File "test.ml", line 1, characters 25-32:
1 | List.map ((+) 1) [0;1;2] [2;3;4]
                             ^^^^^^^
  This extra argument is not expected.

by removing the hint whenever the expect result type of the application is not unit. This let us with a shorter and to-the-point error message:

List.map ((+) 0) [1;2;3] 0
Error: The function 'List.map' has type ('a -> 'b) -> 'a list -> 'b list
       It is applied to too many arguments
File "test.ml", line 1, characters 25-32:
1 | List.map ((+) 1) [0;1;2] [2;3;4]
                             ^^^^^^^
  This extra argument is not expected.

Note that if you don’t recognize the error message format, this is expected: the previous version had already been considerably improved by a previous PR by Jules.

This pull request by Stefan Muenzel proposed to make more explicit the error messages concerning non-generalizable type variables. The new error message points explicitly to all non-generalize type variables in the involved types.

For instance, writing a ml file containing the single line

let x = Fun.id Fun.id, ref None

now raises

1 | let x = Fun.id Fun.id, ref None
        ^
Error: The type of this expression,
       ('_weak1 -> '_weak1) * '_weak2 option ref,
       contains the non-generalizable type variable(s): '_weak1, '_weak2.
       (see manual section 6.1.2)

Moreover whenever the error happens in a submodule, the error message now points to the first value with a non-generalizable type:

module M = struct let x = ref [] end
File "test.ml", line 1, characters 0-36:
1 | module M = struct let x = ref [] end
    ^^^^^^^^^^^^^^^^^^^^^^^^^^^^^^^^^^^^
Error: The type of this module, sig val x : '_weak1 list ref end,
       contains non-generalizable type variable(s).
       (see manual section 6.1.2)
File "test.ml", line 1, characters 22-23:
1 | module M = struct let x = ref [] end
                          ^
  The type of this value, '_weak1 list ref,
  contains the non-generalizable type variable(s) '_weak1.

Better manual reference in error message

In order to implement the improved error message above, a better way to cite subsections in the manual was needed. Stefan Muenzel took the time to improve the manual cross-reference checker tool to handle this case. The manual cross-reference test checks that references in error messages and warnings are consistent with the section numbering of the manual by parsing the latex-generated aux-file. On the OCaml side, the test only handled chapter and section numbers.

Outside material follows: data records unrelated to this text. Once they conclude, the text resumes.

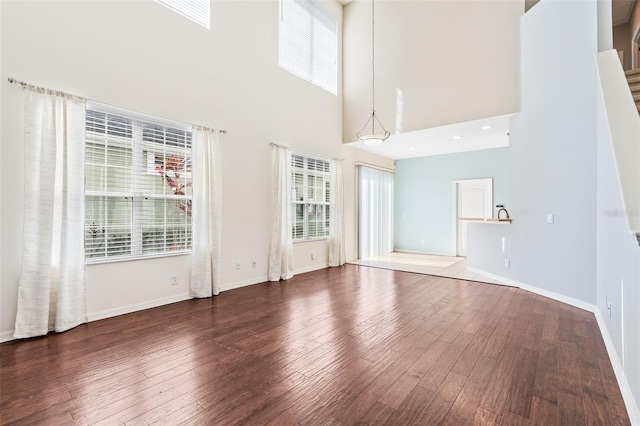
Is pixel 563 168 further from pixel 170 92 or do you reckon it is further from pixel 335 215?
pixel 170 92

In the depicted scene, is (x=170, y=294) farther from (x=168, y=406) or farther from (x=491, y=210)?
(x=491, y=210)

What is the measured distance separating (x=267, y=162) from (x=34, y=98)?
3.11 m

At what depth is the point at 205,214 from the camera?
4.39 meters

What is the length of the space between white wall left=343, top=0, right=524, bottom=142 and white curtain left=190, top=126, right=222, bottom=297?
3661 millimetres

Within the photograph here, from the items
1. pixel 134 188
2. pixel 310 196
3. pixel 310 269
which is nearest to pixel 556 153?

With the change in Stefan’s PR, it is now possible to cite uniformly chapters, sections and subsections (and subsubsections) of the manual in error messages.

My pull requests

Two weeks ago, I finally found the time to propose a small change on the OCaml AST node for value bindings.

Explicit type constraints in value bindings

Consider the following value binding:

let pat : typ = exp

Before my change, the type constraint was stored both in the pattern node and (sometimes) in the expression node with a rather complex desugaring. This duplication of nodes make handling such constraints in ppxs more complicated than it ought to be and it introduced some irregular encoding of type expressions.

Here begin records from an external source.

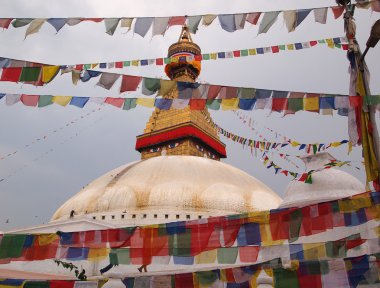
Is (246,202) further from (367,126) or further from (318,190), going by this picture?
(367,126)

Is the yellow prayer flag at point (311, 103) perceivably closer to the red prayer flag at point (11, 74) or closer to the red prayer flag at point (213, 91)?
the red prayer flag at point (213, 91)

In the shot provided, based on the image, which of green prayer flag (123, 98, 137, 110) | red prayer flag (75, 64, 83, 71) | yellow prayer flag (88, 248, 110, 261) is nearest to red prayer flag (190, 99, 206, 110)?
green prayer flag (123, 98, 137, 110)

With my change, the type constraint is stored directly in the value binding node, and the elaboration has been moved to the typechecker. Hopefully, soon we will no longer build parsetree node in the typechecker. However, in the meanwhile, the parsetree is now closer to the source language and simpler to transform with ppxs.

On-going discussions

In term of medium term projects, I have been discussing two interesting projects last week.

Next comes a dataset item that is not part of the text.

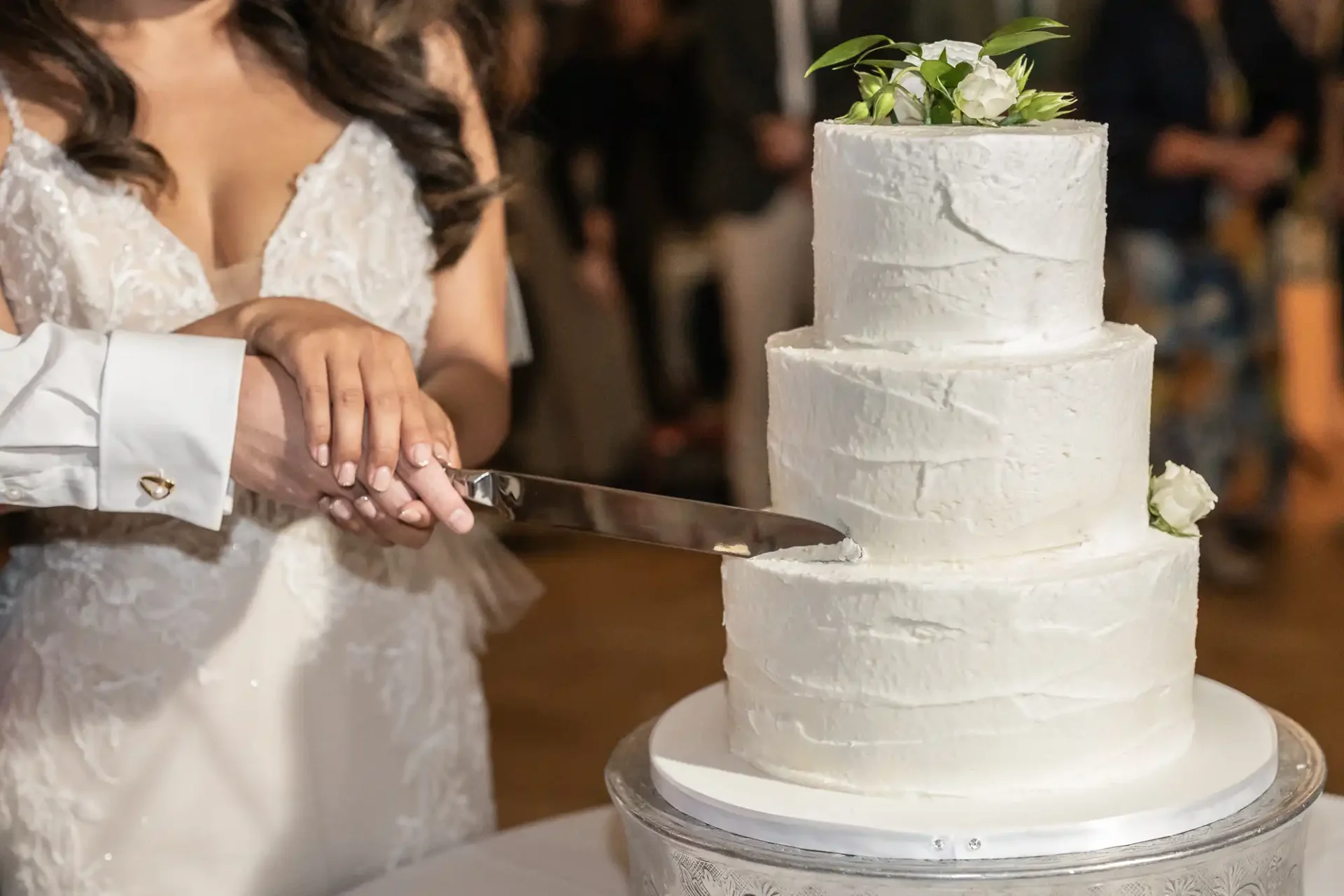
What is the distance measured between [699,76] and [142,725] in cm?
593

I have spent some time discussing with Sébastien Hinderer about his plans to simplify the build and dependency of OCaml dynlinking library. Right now, this library is built with its own version of the compiler library (to avoid module name collision) which introduces a lot of complexity in the compiler build system. After some discussions with Sébastien, we decided to try to isolate a core linking library that would be shared with both dynlink and the rest of the compiler library.

OCamltest DSL

The ocamltest DSL for the compiler test suite is currently inspired by org mode as a generic way to write tree of tests. However, with some more distance, it has become clearer that such representation is not optimized for most tests in the compiler test suite. In particular, tests often have very long sequences of actions that are ill-fit the current representation. We have thus been discussing an improved DSL for ocamltest for some time, and recently converged towards a new version.